=== Extracted records ===

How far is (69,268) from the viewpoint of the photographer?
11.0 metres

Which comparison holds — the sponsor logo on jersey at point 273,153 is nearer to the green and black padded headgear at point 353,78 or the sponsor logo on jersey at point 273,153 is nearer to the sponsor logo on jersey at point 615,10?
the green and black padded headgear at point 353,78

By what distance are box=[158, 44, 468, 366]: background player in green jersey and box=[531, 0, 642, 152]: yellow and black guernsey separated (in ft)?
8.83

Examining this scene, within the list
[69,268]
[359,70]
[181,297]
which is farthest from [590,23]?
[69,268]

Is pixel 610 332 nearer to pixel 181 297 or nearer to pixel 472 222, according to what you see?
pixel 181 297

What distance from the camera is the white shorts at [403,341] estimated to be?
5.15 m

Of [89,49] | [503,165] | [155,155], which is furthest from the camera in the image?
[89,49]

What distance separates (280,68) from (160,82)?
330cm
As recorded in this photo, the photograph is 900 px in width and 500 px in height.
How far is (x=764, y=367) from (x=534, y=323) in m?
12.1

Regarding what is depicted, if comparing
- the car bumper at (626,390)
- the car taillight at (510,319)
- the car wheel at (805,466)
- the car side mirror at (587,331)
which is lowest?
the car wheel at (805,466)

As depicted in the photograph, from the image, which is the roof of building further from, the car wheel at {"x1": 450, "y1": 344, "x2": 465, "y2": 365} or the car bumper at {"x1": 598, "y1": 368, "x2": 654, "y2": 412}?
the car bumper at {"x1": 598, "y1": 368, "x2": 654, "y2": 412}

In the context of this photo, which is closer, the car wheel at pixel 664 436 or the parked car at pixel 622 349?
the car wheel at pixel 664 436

===

Output everything from the first line down to the line containing "11.0 metres" as a two-column CSV with the header text,answer. Use one row per text and its answer, and put each value in a single quoted field with any line breaks replaced by spaces.

text,answer
"How far is (69,268) from the viewpoint of the photographer?","11.0 metres"